Breathing is always good, carry provisions, and math and the rules are your friends.
These are among the things that I learned during my club championship at Blue Springs GC this weekend:
• Have an extra CR12 battery for your range finder in your bag. This prevents full-scale panic when you finish a round in the dark when the hardware store is closed, and your morning round starts before the hardware store opens.
• Don’t be over-reliant on your range finder.
• Don’t immediately go from an engaging conversation about your kid’s hockey to hitting to a back pin on a plateau without first doing the math (subtraction!). What usually follows is significant addition.
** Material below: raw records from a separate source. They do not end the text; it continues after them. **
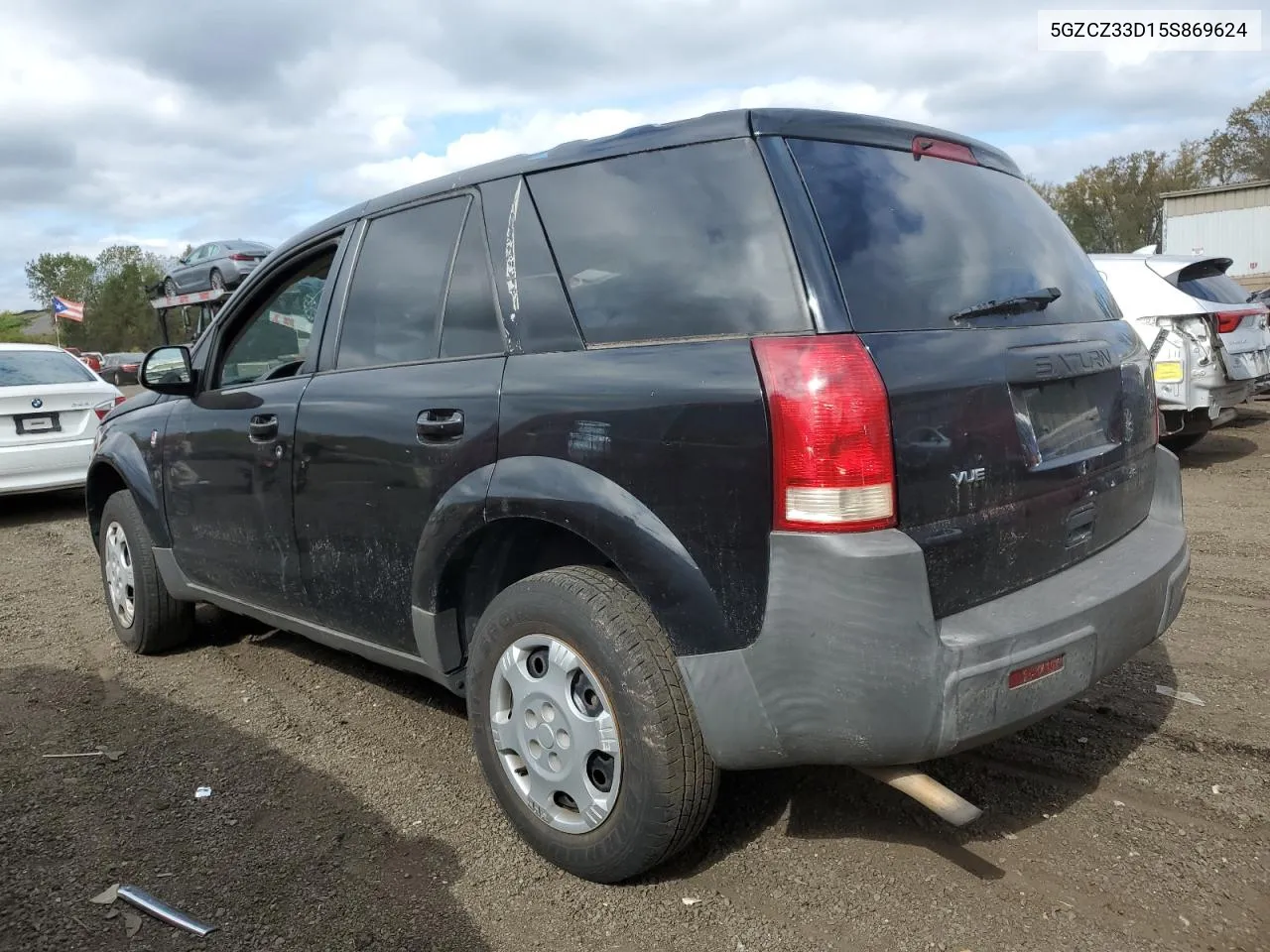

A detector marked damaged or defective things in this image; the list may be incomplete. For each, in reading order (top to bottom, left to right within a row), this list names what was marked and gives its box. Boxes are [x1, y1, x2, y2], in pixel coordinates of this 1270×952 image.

damaged white car [1095, 253, 1270, 454]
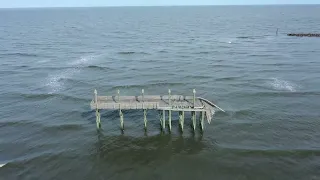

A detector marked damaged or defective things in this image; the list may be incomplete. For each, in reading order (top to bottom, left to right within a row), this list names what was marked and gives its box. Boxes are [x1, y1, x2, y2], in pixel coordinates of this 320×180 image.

damaged wooden pier [90, 89, 225, 132]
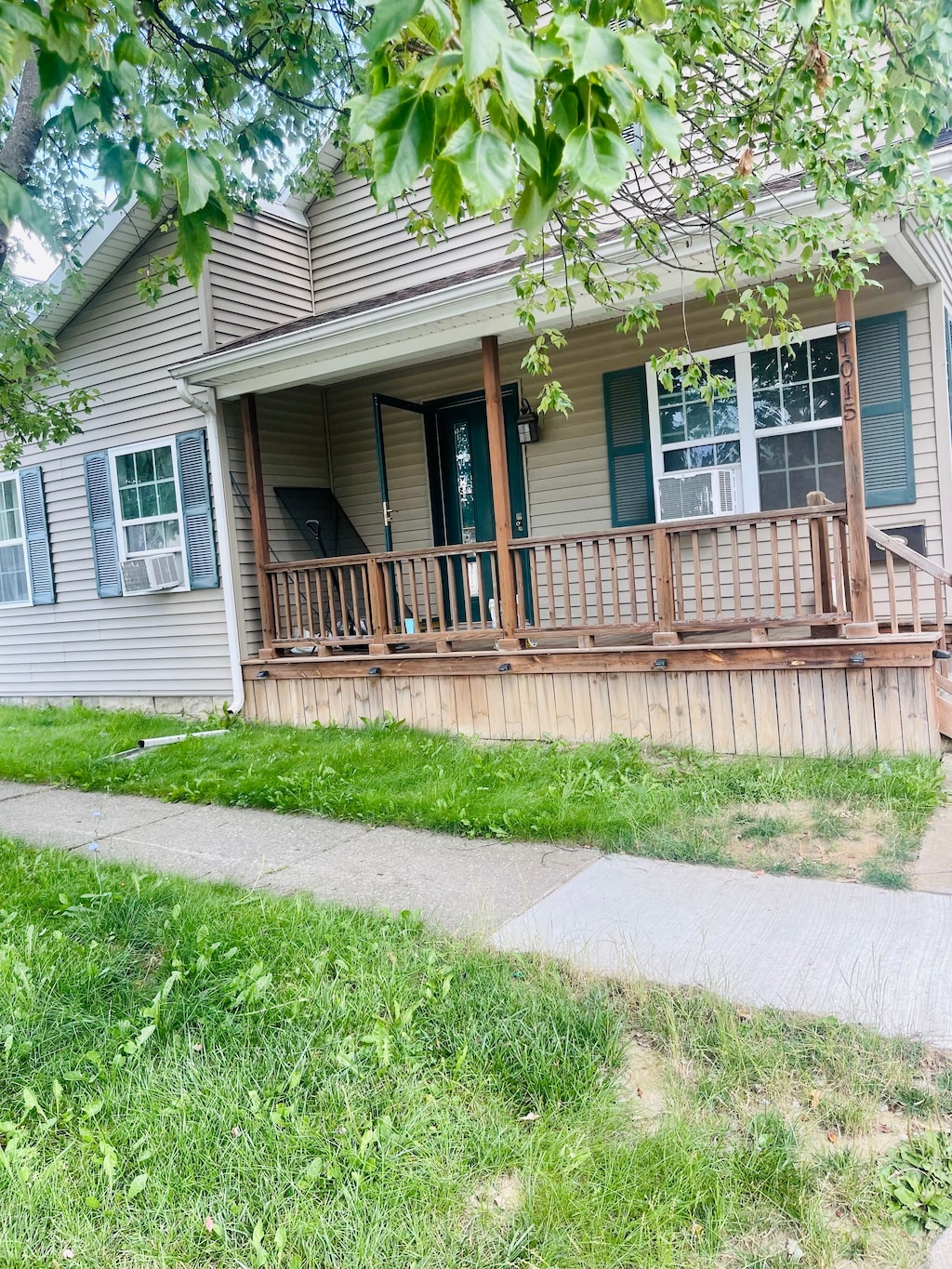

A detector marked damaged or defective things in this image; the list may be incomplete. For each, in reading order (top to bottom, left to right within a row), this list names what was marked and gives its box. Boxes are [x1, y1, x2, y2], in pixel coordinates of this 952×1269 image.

cracked concrete slab [495, 853, 952, 1051]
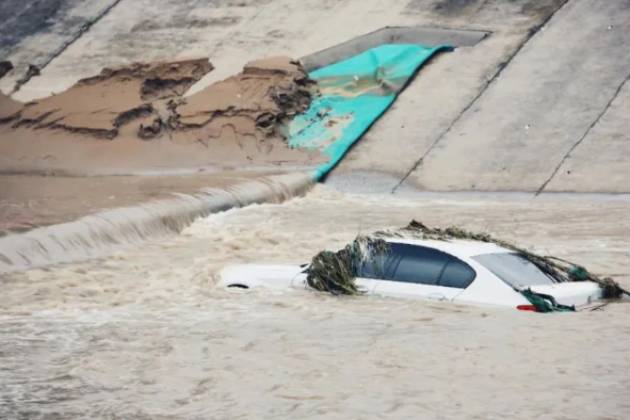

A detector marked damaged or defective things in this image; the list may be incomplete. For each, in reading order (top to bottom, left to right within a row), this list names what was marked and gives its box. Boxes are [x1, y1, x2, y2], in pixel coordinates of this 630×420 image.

torn green tarp [288, 43, 452, 180]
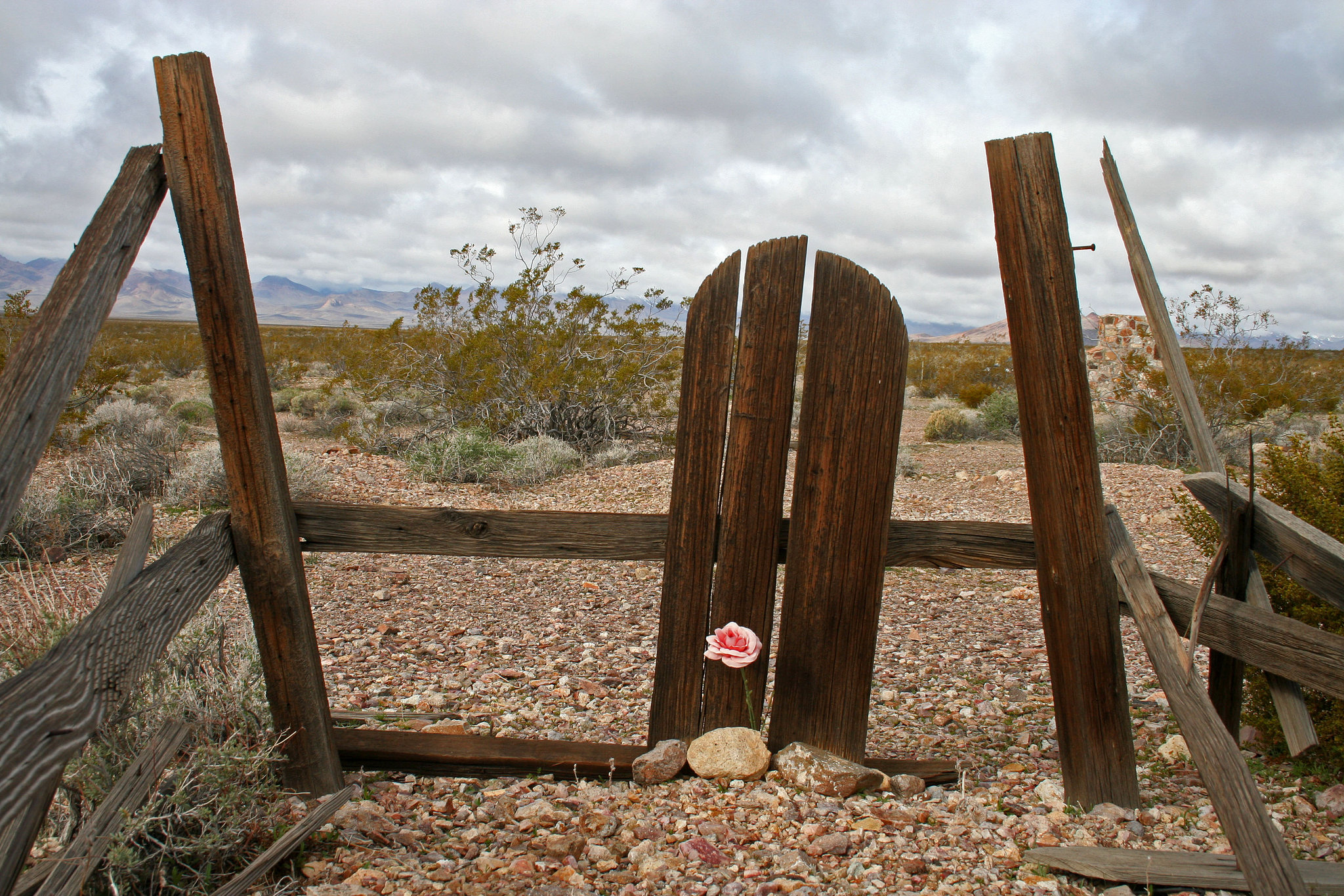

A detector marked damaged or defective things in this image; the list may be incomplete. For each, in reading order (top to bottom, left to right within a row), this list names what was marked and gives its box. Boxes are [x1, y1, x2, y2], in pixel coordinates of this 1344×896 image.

broken wooden plank [0, 146, 165, 540]
broken wooden plank [32, 724, 190, 896]
broken wooden plank [0, 512, 234, 840]
broken wooden plank [156, 51, 341, 792]
broken wooden plank [210, 787, 357, 896]
broken wooden plank [291, 501, 1040, 572]
broken wooden plank [648, 251, 740, 745]
broken wooden plank [987, 130, 1134, 808]
broken wooden plank [1029, 850, 1344, 896]
broken wooden plank [1108, 509, 1307, 892]
broken wooden plank [1186, 472, 1344, 614]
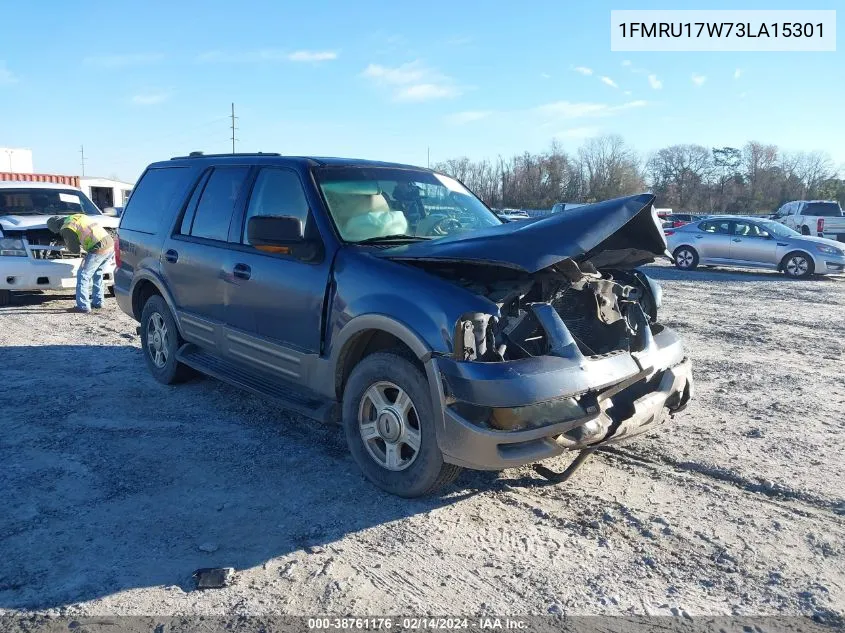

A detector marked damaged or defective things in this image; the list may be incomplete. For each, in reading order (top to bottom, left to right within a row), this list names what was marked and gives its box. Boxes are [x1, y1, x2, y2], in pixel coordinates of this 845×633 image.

crumpled hood [0, 214, 118, 233]
crumpled hood [378, 193, 664, 272]
damaged black suv [113, 156, 692, 496]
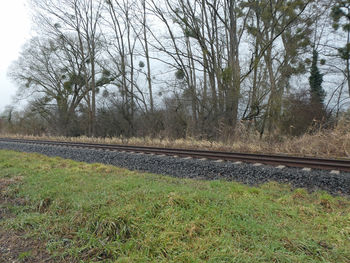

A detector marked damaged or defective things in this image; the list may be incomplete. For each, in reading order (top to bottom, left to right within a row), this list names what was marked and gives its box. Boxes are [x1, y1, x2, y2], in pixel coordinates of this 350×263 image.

rusty railroad track [0, 138, 350, 173]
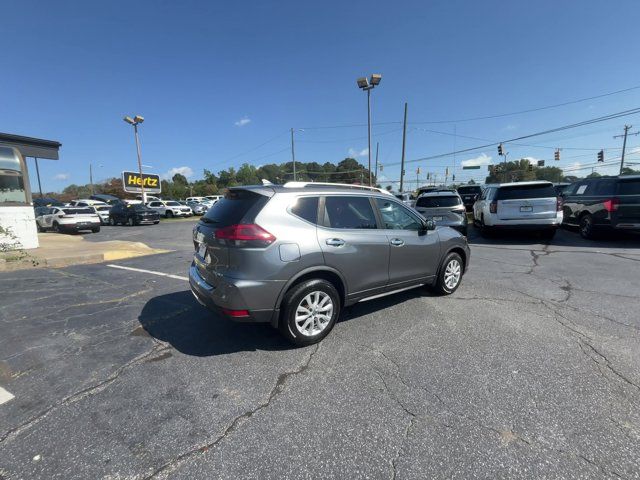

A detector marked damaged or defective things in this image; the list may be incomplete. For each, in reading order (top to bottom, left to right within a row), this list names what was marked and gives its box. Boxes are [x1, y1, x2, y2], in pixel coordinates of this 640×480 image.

pavement crack line [0, 340, 171, 444]
pavement crack line [146, 344, 322, 478]
cracked pavement [1, 223, 640, 478]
• Learn the concept of lag putting. Yeah, yeah, Bob Rotella says attempt to make every putt, but on slick and sloping tournament greens, I’d suggest barely attempting to topple the ball into the hole on putts longer than your kitchen.
• Ignore being out-driven by 40 yards by competitors young enough to be your kids.
• Convince yourself that you have hard-earned wisdom and you were alive the last time a Toronto sports team won a significant championship.
• Re drives: you don’t need to call mom to get one home
• If your first ball lands in a jungle and your provisional ball lands on the green, abandon first ball even though it may be a family heirloom. You could make bogey or limit the damage to a double rather than ego-depleting triple.
• Know the Rules of Golf, especially (Decision 27-2c/2) that allows you to declare a ball lost, and to yell at your competitors not to look for the jungle ball.
• After ball lands in jungle, breathe. Breathe again. Breathe some more.
• Follow breathing rule when range finder battery dies.